* TEXTO EXTRAÍDO *
*****

O agronegócio brasileiro vive um novo momento. Mais do que produtividade e escala — atributos historicamente associados ao setor —, a nova fronteira da competitividade passa pela capacidade de utilizar dados de forma inteligente. A Confederação da Agricultura e Pecuária do Brasil (CNA) projeta um crescimento de 7,4% no VBP do agronegócio, totalizando uma receita de R$ 1,43 trilhão até o final de 2025. O segmento agrícola deve alcançar R$ 937,55 bilhões, enquanto o valor bruto da produção pecuária deve crescer 9,2%, chegando a R$ 495,13 bilhões.
Os investimentos no setor reforçam essa tendência: R$25,6 bilhões devem ser aplicados em soluções tecnológicas no campo no próximo ano, um aumento de 21% em relação a 2024, segundo projeções da CNA em parceria com o CEPEA-USP. Desse total, cerca de 45% será direcionado a tecnologia de coleta e análise de dados, integração de plataformas e aplicação de inteligência artificial (IA) nas operações agrícolas.
O agronegócio brasileiro já se destaca globalmente pela produtividade e pela escala. Mas o próximo salto competitivo está diretamente ligado à capacidade de transformar dados em decisões mais rápidas e precisas através do uso da Inteligência Artificial.
Além disso, o mercado global de IoT agrícola, por exemplo, deve atingir US$ 20,9 bilhões, impulsionado pela demanda por maior eficiência e sustentabilidade, conforme dados da McKinsey. No Brasil, a conectividade no campo já é tendência consolidada, mas o custo ainda limita a adoção em larga escala.
Impactos reais no campo
A aplicação dessas tecnologias vai além da teoria: ela já gera resultados concretos. Um estudo da Escola Superior de Agricultura Luiz de Queiroz (ESALQ/USP), publicado em fevereiro de 2025, aponta que a digitalização nas lavouras monitoradas resultou em um aumento médio de 18,7% na produtividade, além de reduzir em 12,3% o consumo de insumos agrícolas, como fertilizantes e defensivos.
O mesmo levantamento mostra que propriedades com alto grau de digitalização apresentam rentabilidade 23% superior em relação àquelas que operam com modelos tradicionais de gestão. Os produtores estão conseguindo reduzir o uso de insumos e, ao mesmo tempo, aumentar o desempenho das lavouras. Isso se traduz em operações mais sustentáveis, rentáveis e resilientes.
Uma abordagem integrada: antes, dentro e depois da porteira
A verdadeira inovação no agronegócio moderno reside na compreensão de que a digitalização deve abranger toda a cadeia produtiva, não apenas as operações no campo. Essa visão sistêmica divide-se em três frentes principais:
- Antes da porteira: nesta etapa, o foco está na digitalização de processos que antecedem a produção, incluindo o desenvolvimento de cultivares com auxílio de inteligência artificial, planejamento estratégico de safras e otimização da cadeia de suprimentos de insumos.
- Dentro da porteira: no campo propriamente dito, as tecnologias incluem centros de operações agrícolas (COA), monitoramento de máquinas com telemetria, modelos preditivos para aplicação precisa de insumos e sistemas de visão computacional para detecção precoce de pragas e doenças.

*****

* TAREFAS *
A - Reescreva o trecho do texto sobre o agronegócio que se inicia em "O agronegócio brasileiro vive" e se encerra em "R$ 495,13 bilhões.", substituindo "receita" por "renda".
B - Dê continuidade ao texto sobre o agronegócio a partir da última frase apresentada.
As entradas não têm nenhuma relação com o texto sobre o agronegócio.

* DADOS EM ESTUDO *
*****

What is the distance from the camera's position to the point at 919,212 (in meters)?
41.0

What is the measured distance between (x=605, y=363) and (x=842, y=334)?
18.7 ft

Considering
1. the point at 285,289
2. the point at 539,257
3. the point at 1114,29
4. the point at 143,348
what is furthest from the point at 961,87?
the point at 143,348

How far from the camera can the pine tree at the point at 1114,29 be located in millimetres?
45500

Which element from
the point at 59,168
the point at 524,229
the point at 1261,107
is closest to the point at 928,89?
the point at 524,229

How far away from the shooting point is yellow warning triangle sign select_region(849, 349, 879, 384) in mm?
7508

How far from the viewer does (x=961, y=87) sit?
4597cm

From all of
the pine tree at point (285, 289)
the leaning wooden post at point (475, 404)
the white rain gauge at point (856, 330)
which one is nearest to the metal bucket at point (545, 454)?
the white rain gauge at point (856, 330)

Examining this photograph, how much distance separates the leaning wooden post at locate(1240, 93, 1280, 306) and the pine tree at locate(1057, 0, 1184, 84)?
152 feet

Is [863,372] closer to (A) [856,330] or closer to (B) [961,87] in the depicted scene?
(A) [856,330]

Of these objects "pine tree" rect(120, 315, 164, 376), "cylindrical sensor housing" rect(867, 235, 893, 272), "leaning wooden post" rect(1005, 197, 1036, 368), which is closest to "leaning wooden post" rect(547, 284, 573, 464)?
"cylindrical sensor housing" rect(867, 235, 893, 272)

*****

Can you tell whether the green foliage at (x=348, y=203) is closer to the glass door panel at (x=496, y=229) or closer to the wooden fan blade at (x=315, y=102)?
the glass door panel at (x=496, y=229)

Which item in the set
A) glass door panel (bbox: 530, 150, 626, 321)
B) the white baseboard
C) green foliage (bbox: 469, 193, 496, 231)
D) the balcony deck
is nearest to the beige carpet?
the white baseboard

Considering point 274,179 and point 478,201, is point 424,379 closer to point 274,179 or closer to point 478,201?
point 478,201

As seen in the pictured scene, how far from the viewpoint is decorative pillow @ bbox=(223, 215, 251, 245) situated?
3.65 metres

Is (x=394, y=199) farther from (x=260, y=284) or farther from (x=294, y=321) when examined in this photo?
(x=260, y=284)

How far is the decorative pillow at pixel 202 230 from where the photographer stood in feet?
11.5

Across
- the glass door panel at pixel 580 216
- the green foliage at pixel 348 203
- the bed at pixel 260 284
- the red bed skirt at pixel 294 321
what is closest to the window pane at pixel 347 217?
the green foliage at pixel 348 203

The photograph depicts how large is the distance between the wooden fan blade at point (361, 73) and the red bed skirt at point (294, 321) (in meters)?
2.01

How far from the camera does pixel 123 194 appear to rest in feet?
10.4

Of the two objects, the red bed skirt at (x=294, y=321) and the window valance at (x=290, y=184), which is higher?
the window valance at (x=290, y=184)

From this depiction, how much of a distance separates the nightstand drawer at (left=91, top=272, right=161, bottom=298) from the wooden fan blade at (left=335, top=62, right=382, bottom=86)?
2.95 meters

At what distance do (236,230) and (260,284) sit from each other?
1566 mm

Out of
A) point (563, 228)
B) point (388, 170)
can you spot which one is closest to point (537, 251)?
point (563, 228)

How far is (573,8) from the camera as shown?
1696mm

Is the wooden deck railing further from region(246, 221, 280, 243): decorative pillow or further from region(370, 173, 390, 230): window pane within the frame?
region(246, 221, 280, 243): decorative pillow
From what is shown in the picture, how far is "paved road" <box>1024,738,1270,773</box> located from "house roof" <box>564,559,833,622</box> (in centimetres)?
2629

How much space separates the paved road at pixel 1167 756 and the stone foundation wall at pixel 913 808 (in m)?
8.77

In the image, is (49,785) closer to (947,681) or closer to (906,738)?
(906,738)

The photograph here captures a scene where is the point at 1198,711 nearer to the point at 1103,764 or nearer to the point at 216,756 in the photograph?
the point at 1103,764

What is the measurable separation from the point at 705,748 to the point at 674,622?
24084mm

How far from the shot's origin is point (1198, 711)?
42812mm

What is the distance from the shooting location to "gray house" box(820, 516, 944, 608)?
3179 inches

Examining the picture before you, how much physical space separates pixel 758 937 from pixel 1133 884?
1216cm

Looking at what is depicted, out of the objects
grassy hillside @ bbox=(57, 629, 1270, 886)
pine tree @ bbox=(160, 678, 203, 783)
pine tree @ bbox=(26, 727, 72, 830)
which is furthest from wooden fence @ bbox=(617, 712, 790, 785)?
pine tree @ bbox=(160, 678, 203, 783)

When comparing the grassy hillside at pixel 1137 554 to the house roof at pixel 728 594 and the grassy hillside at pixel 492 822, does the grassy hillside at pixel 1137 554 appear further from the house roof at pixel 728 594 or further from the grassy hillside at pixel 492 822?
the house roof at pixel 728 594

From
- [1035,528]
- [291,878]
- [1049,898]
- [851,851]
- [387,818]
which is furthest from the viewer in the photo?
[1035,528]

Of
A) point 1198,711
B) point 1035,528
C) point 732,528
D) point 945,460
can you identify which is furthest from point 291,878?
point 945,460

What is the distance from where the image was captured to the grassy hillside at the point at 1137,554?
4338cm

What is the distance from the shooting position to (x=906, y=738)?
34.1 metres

*****

* SUAS RESPOSTAS *
A -
O agronegócio brasileiro vive um novo momento. Mais do que produtividade e escala — atributos historicamente associados ao setor —, a nova fronteira da competitividade passa pela capacidade de utilizar dados de forma inteligente. A Confederação da Agricultura e Pecuária do Brasil (CNA) projeta um crescimento de 7,4% no VBP do agronegócio, totalizando uma renda de R$ 1,43 trilhão até o final de 2025. O segmento agrícola deve alcançar R$ 937,55 bilhões, enquanto o valor bruto da produção pecuária deve crescer 9,2%, chegando a R$ 495,13 bilhões.

B -
- Depois da porteira: esta fase engloba a agroindústria, logística, distribuição e varejo, com soluções como plataformas de e-commerce especializadas, otimização de rotas de transporte, previsão de demanda utilizando machine learning e gestão inteligente de estoques.
Hoje, é fundamental enxergar o agronegócio como um ecossistema integrado. Não adianta digitalizar apenas uma etapa do processo produtivo se as outras continuarem desconectadas. A transformação precisa ser sistêmica para gerar eficiência real. Por isso, é importante contar com clientes e parceiros, principalmente antes e depois da porteira, que levam as melhores soluções em tecnologia aos produtores rurais.
Casos de sucesso demonstram o potencial da tecnologia
Entre os exemplos que confirmam o potencial dessas inovações está a Tereos, uma das maiores produtoras de açúcar e etanol do país. A empresa implementou um Centro de Operações Agroindustriais (COA) para unificar as áreas agrícola e industrial, com apoio da Keyrus, multinacional líder em consultoria de inteligência de dados e transformação de negócios. A estimativa é de economizar R$25 milhões por ano com a iniciativa.
Na Cooperativa Agroindustrial Holambra, a Keyrus apoiou o desenvolvimento de uma plataforma digital voltada à interação com cooperados. O projeto fortaleceu o relacionamento com os produtores e modernizou o acesso a informações sobre produção, crédito e compras de insumos.
Além disso, um dos cases mais avançados envolveu a criação de um sistema de IA generativa voltado à área jurídica de uma grande empresa do setor. Utilizando modelos de linguagem treinados com documentos legais da companhia, a solução permite buscas e consultas automatizadas a contratos complexos, aumentando a produtividade da equipe e reduzindo riscos.
Outro caso emblemático é o de uma grande companhia do setor que enfrentava gargalos na gestão de contratos com fornecedores. A solução envolveu a implementação de um pipeline automatizado de dados — um fluxo digital para organizar e processar informações — combinado com o uso de modelos de linguagem natural (LLMs), semelhantes ao ChatGPT, adaptados ao vocabulário jurídico da empresa. O sistema permite consultas conversacionais instantâneas a documentos complexos, economizando horas de trabalho manual.
Essa transformação na gestão contratual mostra como a inteligência artificial pode ser aplicada em frentes diversas — de tarefas simples, como um assistente virtual, até sistemas avançados capazes de analisar imagens em tempo real para detectar pragas no campo.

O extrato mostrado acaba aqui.